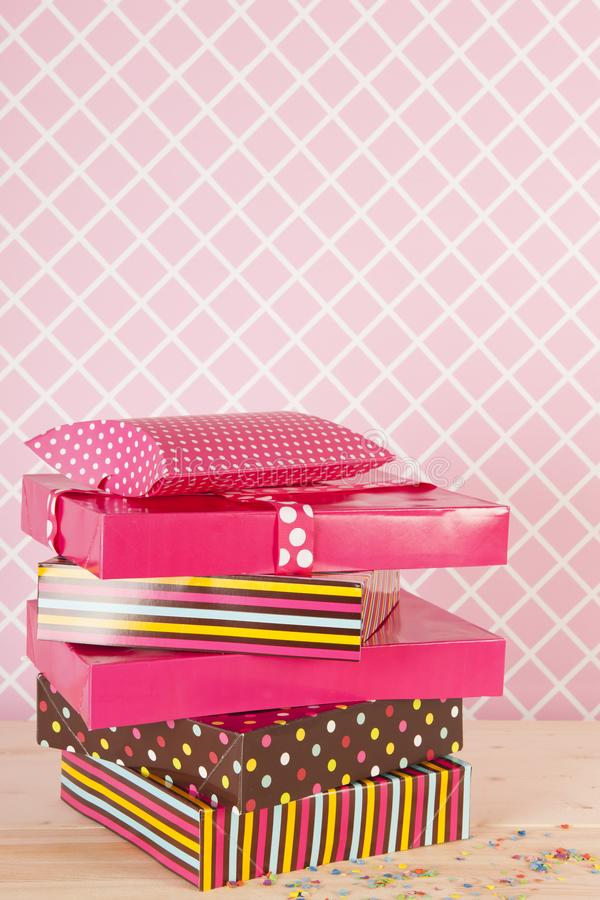 Födelsedaggåvor i rosa färger arkivbilder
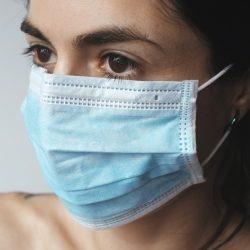 Masken und Distanz machen es schwierig für die schwerhörigen, aber hier ist, wie zu helfen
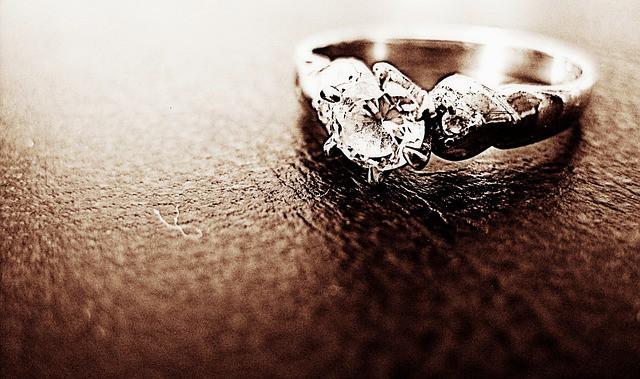 איך לבחור טבעת יהלום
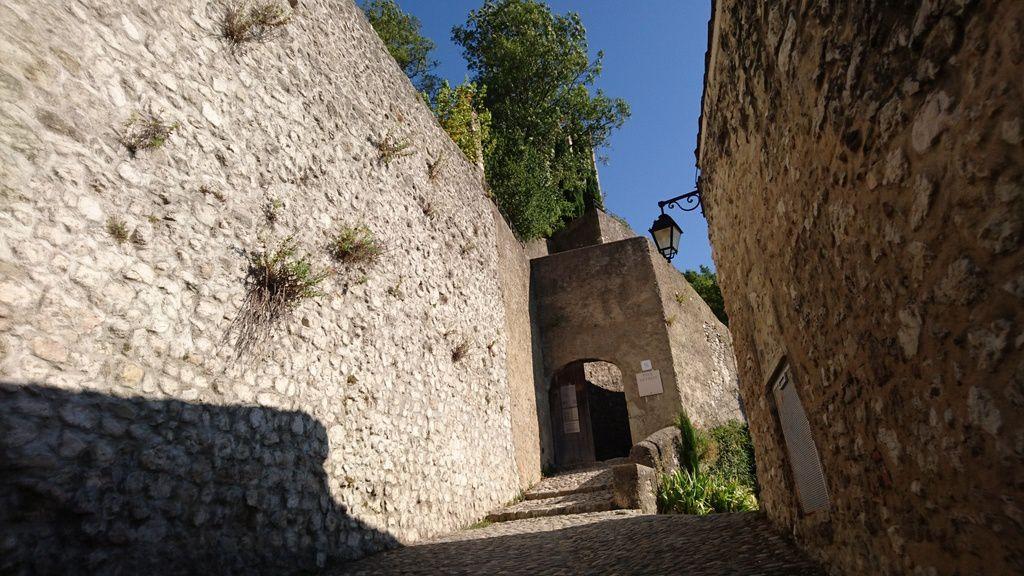 La porte d'entrée dans les remparts de la Tour.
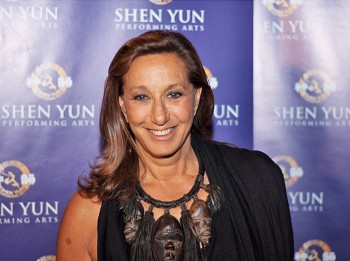 Donna Karan, fashion designer and creator of the Donna Karan New York (DKNY) clothing line, stands for a photo during a VIP reception following a performance of Shen Yun Performing Arts at the David H. Koch Theater, Lincoln Center on June 23, in New York City. (Joshua Philipp/The Epoch Times)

**What you need to do**
Quote all the lines above exactly as given. Do not include the pictures.

**Answer below**
 Födelsedaggåvor i rosa färger arkivbilder
 Masken und Distanz machen es schwierig für die schwerhörigen, aber hier ist, wie zu helfen
 איך לבחור טבעת יהלום
 La porte d'entrée dans les remparts de la Tour.
 Donna Karan, fashion designer and creator of the Donna Karan New York (DKNY) clothing line, stands for a photo during a VIP reception following a performance of Shen Yun Performing Arts at the David H. Koch Theater, Lincoln Center on June 23, in New York City. (Joshua Philipp/The Epoch Times)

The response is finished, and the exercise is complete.